Briefly, transverse hippocampal slices (400 mm) were prepared from humanely killed B6xCBA mice aged between postnatal days P6-P116. Slices were maintained at 28°C in an interface chamber and perfused with oxygenated artificial cerebrospinal fluid. Field excitatory postsynaptic potentials (fEPSPs) were recorded using microelectrodes filled with 1 M sodium acetate placed in the stratum radiatum of the CA1 field. Stimulation of CA3 Shaffer collaterals was performed with monopolar stainless-steel electrodes. Test shocks were applied at 30 s intervals, set to evoke either 50 % of the maximum response or a maximal sub-threshold population spike response. LFS consisted of 900 shocks at 1 Hz and LTD defined as a stable reduction (> 10 %) of the fEPSP slope 1 h post-conditioning. Data are expressed as the per cent change in fEPSP slope ± S.E.M. Statistical analysis was carried out using Dunnett’s multiple comparison test for significance with respect to adult slices (P100+).
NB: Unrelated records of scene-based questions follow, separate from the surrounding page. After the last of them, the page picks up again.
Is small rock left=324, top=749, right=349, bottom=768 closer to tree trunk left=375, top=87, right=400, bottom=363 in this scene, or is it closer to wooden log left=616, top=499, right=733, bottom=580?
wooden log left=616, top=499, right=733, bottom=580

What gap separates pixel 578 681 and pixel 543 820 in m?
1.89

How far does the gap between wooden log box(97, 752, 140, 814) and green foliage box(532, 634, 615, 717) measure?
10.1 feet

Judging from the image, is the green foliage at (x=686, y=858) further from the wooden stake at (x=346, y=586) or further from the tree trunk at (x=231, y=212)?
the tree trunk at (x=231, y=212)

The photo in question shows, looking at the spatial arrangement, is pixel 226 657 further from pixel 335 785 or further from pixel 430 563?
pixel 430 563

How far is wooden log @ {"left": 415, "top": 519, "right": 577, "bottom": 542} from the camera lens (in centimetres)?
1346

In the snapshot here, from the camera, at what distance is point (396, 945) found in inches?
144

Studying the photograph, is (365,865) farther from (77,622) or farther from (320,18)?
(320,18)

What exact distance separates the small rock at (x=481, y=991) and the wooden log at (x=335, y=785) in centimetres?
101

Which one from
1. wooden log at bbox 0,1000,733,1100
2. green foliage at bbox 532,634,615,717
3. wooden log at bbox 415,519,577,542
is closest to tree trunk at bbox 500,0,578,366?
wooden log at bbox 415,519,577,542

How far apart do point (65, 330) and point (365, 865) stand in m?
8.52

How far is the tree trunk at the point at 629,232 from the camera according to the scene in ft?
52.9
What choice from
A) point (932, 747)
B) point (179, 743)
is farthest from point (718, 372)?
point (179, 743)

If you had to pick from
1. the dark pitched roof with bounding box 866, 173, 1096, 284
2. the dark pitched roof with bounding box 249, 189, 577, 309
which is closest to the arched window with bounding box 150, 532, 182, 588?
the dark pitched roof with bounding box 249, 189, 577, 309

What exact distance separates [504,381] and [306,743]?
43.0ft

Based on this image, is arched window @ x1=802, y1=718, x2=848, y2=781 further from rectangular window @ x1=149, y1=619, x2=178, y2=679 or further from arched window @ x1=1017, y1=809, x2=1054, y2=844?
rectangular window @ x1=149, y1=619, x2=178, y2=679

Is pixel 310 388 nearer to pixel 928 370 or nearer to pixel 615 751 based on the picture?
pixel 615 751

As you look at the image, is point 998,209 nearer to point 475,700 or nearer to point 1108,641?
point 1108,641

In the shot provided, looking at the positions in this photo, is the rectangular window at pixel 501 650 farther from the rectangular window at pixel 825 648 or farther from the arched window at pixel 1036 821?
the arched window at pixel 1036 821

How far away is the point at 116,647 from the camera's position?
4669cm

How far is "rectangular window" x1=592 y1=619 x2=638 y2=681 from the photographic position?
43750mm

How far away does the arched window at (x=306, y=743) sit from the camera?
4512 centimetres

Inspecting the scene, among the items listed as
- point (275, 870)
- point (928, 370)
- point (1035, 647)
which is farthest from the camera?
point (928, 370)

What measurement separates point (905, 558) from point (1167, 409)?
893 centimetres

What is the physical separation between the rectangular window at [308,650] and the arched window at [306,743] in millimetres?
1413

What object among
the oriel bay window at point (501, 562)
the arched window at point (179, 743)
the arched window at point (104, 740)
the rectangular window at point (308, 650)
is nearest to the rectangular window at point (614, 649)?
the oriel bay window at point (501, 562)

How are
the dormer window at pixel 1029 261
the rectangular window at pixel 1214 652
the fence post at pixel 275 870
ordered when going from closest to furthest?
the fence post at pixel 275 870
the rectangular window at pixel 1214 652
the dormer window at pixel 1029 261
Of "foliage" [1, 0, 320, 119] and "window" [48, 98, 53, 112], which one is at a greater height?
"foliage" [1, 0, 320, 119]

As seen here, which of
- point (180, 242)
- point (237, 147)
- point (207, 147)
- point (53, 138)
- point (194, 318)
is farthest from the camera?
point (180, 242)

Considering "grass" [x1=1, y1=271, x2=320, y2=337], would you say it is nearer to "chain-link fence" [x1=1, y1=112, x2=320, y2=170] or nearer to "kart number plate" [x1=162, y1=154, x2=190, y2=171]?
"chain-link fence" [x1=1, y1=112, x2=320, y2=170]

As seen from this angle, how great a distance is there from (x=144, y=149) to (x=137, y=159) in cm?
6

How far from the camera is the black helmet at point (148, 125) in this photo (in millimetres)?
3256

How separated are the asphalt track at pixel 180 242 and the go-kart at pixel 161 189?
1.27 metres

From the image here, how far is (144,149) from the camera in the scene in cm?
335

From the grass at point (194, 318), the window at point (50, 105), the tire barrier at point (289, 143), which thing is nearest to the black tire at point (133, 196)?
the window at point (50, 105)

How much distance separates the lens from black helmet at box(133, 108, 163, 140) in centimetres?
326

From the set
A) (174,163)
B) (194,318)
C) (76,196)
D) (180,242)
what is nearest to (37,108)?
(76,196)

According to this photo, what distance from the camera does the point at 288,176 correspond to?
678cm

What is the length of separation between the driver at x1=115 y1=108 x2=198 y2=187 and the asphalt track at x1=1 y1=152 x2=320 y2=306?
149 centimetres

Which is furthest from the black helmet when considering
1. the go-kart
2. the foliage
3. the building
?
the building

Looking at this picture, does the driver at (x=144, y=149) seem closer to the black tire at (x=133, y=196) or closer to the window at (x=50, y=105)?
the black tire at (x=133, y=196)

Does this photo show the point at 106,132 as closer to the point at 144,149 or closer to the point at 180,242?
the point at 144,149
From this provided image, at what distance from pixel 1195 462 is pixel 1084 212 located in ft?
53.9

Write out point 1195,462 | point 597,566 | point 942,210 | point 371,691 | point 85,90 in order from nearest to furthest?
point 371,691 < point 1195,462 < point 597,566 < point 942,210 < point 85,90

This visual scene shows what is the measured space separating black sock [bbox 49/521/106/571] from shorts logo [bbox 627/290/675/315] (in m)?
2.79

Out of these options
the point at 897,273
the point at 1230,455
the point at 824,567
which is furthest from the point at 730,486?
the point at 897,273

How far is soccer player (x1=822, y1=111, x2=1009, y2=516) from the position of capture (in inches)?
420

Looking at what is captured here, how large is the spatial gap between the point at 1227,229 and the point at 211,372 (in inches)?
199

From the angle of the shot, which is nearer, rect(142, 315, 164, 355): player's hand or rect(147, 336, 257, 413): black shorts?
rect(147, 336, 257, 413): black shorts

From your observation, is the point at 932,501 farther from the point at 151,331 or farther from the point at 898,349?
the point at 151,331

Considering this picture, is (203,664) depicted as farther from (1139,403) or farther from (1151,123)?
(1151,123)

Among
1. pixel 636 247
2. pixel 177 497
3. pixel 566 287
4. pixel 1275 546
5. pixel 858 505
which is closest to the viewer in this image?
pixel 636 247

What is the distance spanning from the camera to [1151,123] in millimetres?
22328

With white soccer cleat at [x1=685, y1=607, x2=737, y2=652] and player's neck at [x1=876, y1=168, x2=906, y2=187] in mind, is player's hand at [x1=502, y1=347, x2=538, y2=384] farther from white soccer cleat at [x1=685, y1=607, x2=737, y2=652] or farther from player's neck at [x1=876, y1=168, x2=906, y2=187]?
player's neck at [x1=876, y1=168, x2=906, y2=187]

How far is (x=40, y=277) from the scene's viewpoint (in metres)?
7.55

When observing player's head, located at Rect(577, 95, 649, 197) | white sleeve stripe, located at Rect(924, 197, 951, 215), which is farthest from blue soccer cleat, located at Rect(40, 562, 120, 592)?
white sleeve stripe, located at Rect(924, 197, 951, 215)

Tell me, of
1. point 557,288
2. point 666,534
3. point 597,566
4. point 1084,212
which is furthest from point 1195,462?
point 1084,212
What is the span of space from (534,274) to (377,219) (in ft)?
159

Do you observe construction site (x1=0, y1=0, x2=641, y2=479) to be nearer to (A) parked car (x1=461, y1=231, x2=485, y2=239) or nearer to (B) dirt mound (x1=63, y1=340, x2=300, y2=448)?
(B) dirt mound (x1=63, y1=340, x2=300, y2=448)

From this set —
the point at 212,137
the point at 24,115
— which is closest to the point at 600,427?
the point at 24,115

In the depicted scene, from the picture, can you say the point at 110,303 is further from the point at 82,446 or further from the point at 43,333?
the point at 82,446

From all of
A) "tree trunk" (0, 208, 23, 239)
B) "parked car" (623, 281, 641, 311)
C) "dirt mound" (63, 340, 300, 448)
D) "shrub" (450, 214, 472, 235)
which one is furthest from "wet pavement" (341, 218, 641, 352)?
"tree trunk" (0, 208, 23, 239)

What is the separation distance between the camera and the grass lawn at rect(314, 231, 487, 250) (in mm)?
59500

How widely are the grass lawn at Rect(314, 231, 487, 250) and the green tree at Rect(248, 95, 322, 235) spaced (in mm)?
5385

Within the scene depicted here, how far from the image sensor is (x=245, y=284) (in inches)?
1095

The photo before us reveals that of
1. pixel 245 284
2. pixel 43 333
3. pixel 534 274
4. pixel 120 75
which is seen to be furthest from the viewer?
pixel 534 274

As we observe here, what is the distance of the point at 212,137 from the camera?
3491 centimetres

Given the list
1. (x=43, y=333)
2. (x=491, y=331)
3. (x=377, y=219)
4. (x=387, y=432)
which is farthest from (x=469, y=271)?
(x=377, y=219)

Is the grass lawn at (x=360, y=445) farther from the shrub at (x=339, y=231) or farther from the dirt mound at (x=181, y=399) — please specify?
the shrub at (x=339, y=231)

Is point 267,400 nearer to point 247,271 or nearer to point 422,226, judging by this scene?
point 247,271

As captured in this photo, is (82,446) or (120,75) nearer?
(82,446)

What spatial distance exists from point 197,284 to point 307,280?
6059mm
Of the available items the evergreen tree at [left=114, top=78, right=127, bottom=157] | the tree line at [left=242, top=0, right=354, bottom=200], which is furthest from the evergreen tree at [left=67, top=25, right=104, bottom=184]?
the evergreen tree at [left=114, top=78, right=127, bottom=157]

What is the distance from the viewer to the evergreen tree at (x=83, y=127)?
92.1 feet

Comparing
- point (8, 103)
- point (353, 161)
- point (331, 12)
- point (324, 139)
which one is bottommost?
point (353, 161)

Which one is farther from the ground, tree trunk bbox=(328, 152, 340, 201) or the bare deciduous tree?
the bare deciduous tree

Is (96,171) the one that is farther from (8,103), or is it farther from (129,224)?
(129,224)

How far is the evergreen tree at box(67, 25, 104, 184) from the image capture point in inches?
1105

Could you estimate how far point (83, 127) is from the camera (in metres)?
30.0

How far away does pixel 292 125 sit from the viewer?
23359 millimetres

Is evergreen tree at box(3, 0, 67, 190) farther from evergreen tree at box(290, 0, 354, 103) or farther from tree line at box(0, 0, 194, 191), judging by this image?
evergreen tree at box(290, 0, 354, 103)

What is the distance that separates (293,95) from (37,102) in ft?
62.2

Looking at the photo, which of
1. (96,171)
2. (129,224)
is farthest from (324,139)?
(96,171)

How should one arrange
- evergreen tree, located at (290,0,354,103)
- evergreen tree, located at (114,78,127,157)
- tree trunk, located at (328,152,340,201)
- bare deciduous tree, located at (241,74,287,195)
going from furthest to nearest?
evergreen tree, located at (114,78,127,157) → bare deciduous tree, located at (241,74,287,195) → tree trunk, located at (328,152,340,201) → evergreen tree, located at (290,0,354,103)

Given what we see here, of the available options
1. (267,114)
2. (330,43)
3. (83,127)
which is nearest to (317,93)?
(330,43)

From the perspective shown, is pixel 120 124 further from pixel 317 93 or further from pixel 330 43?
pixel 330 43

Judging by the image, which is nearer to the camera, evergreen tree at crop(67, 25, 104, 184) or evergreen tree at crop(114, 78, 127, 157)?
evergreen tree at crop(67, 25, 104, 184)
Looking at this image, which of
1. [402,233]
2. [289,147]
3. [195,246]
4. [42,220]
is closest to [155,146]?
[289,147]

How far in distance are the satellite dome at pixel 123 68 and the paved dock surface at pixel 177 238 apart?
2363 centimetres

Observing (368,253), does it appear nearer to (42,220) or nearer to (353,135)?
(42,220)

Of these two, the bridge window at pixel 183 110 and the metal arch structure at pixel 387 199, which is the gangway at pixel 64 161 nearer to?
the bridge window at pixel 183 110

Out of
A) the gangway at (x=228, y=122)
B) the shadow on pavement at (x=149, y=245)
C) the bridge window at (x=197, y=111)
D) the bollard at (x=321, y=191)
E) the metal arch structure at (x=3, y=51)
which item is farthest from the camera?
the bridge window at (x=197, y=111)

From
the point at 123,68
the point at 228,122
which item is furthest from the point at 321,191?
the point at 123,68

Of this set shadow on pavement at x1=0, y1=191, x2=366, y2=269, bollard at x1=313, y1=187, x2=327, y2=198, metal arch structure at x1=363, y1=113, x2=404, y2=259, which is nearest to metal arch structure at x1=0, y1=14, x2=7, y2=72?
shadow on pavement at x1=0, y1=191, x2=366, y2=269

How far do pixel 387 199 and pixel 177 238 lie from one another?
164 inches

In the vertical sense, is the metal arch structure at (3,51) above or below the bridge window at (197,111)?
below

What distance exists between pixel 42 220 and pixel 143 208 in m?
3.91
LFS conditioning induced a highly significant, age-dependent LTD, apparent from postnatal day P6 but no longer significant by P18. Slices prepared from animals aged P6-9 exhibited LTD (-28.97 ± 5.99% n = 8, P < 0.01) in all experiments. By age P10-13, LTD (-19.8 ± 2.27% n = 39, P < 0.01) was induced in 77 % of experiments. Similarly, in slices from P14-17 LTD (-20.03 ± 4.85% n = 15 P < 0.01) was induced in 80 % of experiments. By P18-21 (-4.585 ± 4.22% n = 14) LTD is induced in 29 % of experiments but the group mean is no longer significant (P > 0.05). P22-28 (-1.812 ± 3.48% n = 15) and P29-49 (4.365 ± 5.99% n = 6) exhibited LTD in 13 and 17 % of experiments, respectively. P50-100 (9.39 ± 4.71% n = 7) and P100+ (10.942 ± 4.69% n = 9) failed to exhibit LTD. LFS-induced LTD was also homosynaptic (P12; n = 4) and reversibly blocked by the NMDA receptor antagonist D-(-)-2-amino-5-phosphonopentanoic acid (25 mM AP5) (-5.49 ± 4.08 %); following removal of AP5 a second period of LFS conditioning successfully induced LTD (-23.47 ± 5.56% n = 6; P < 0.05, Student’s unpaired t test; P12-15).
Our data demonstrate that, in mouse, LFS (900 shocks at 1 Hz) -induced LTD at CA3-CA1 synapses requires the activation of NMDA receptors and is highly age dependent.
The authors wish to thank S. Walters, D. Sadler and K. Evans for technical assistance.
All procedures accord with current UK legislation.